(Collected data)
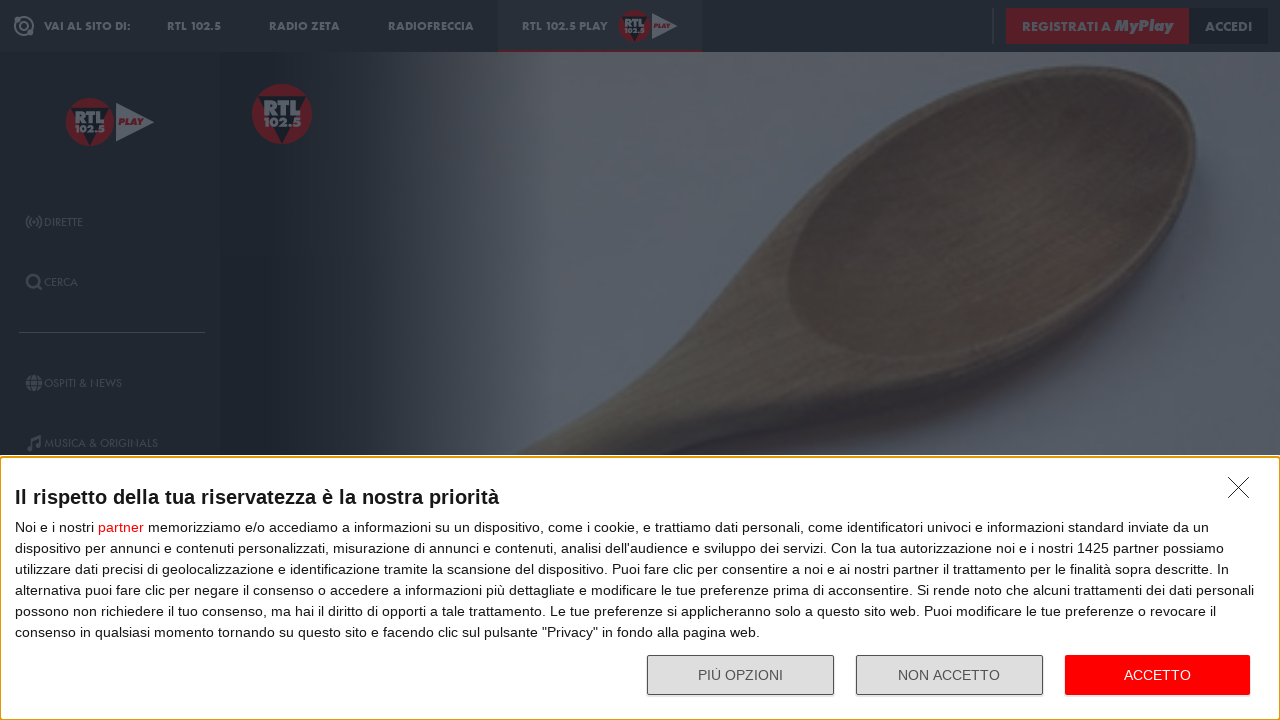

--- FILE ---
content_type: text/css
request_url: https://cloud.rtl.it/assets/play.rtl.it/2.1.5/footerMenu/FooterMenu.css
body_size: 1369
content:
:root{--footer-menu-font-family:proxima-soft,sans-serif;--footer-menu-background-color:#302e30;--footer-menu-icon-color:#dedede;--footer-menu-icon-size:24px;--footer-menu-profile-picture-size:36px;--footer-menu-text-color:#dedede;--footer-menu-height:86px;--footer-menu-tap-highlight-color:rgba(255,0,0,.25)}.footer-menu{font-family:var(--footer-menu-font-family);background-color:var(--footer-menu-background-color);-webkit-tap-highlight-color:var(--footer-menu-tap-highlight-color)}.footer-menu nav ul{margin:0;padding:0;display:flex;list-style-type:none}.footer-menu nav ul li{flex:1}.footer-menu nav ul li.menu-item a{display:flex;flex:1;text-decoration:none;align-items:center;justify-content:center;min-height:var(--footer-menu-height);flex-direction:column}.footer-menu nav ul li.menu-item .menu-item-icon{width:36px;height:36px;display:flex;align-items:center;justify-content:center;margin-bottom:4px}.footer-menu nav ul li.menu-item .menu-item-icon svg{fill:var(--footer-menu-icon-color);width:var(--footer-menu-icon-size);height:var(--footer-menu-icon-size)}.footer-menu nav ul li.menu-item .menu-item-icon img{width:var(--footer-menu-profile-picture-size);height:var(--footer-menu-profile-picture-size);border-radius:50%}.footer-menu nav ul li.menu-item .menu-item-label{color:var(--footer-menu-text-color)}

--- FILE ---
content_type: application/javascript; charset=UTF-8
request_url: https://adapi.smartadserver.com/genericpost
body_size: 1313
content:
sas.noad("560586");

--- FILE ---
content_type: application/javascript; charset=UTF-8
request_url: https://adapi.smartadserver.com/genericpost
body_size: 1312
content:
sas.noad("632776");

* * *

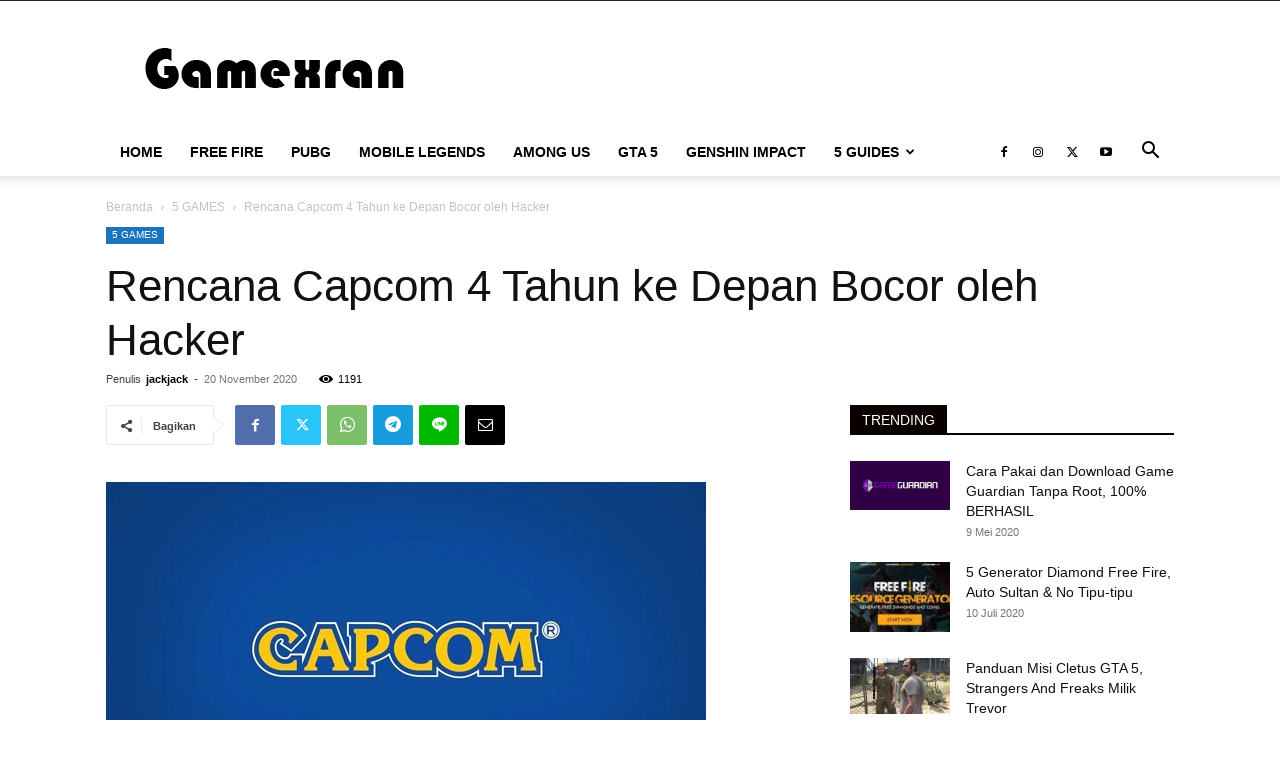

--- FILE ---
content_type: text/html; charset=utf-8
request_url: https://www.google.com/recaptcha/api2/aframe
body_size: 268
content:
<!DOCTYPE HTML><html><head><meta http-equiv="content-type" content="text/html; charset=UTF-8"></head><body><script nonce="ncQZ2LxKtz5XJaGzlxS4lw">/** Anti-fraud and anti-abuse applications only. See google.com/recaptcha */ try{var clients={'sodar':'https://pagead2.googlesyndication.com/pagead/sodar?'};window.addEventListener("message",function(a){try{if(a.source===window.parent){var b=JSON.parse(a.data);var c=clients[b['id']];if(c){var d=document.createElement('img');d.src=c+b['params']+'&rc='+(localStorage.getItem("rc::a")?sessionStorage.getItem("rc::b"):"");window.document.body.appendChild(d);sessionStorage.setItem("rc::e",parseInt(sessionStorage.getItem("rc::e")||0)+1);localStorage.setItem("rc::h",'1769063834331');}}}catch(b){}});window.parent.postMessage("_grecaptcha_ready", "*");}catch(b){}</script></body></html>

--

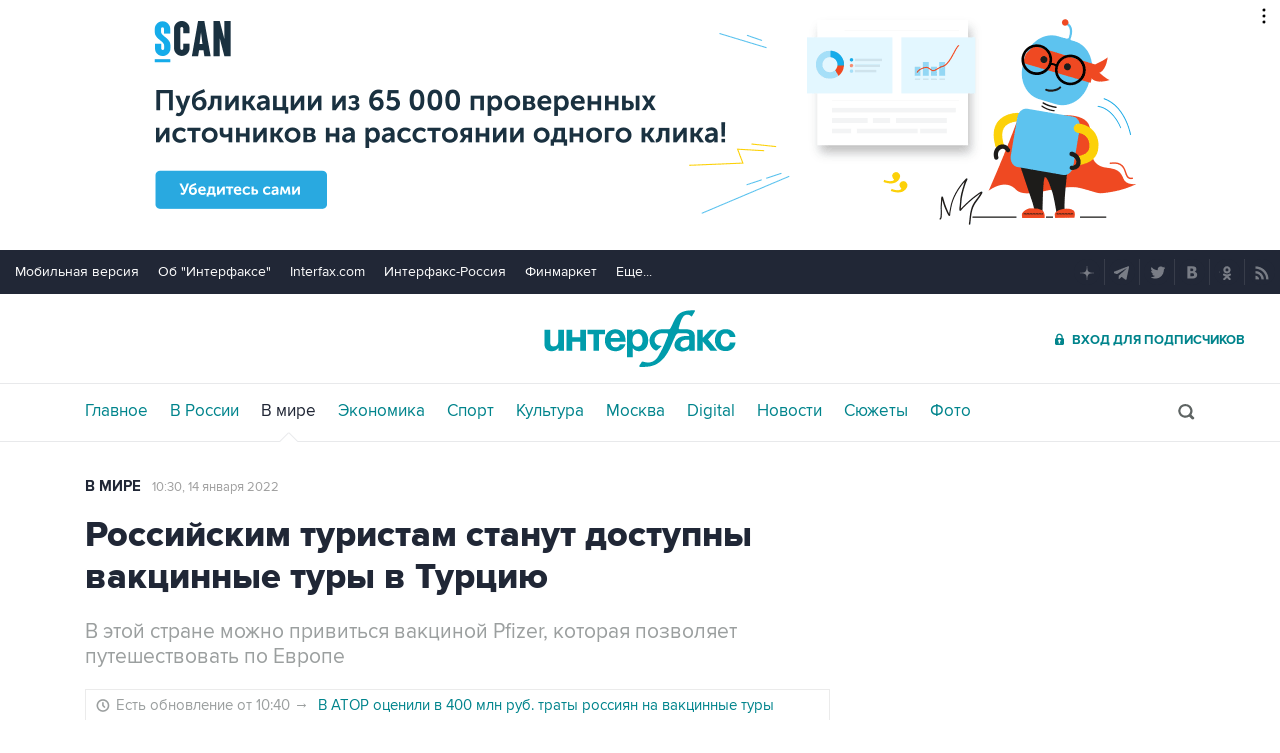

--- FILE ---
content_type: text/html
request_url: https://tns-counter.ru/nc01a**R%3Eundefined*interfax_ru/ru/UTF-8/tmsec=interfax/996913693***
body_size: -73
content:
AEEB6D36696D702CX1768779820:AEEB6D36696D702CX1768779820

▶ **YOUR INSTRUCTIONS**
Scan the records above for the string "recaptcha", and copy every line where it turns up.

▶ **SOLUTION TO THE PROBLEM**
request_url: https://www.google.com/recaptcha/api2/aframe
<!DOCTYPE HTML><html><head><meta http-equiv="content-type" content="text/html; charset=UTF-8"></head><body><script nonce="ncQZ2LxKtz5XJaGzlxS4lw">/** Anti-fraud and anti-abuse applications only. See google.com/recaptcha */ try{var clients={'sodar':'https://pagead2.googlesyndication.com/pagead/sodar?'};window.addEventListener("message",function(a){try{if(a.source===window.parent){var b=JSON.parse(a.data);var c=clients[b['id']];if(c){var d=document.createElement('img');d.src=c+b['params']+'&rc='+(localStorage.getItem("rc::a")?sessionStorage.getItem("rc::b"):"");window.document.body.appendChild(d);sessionStorage.setItem("rc::e",parseInt(sessionStorage.getItem("rc::e")||0)+1);localStorage.setItem("rc::h",'1769063834331');}}}catch(b){}});window.parent.postMessage("_grecaptcha_ready", "*");}catch(b){}</script></body></html>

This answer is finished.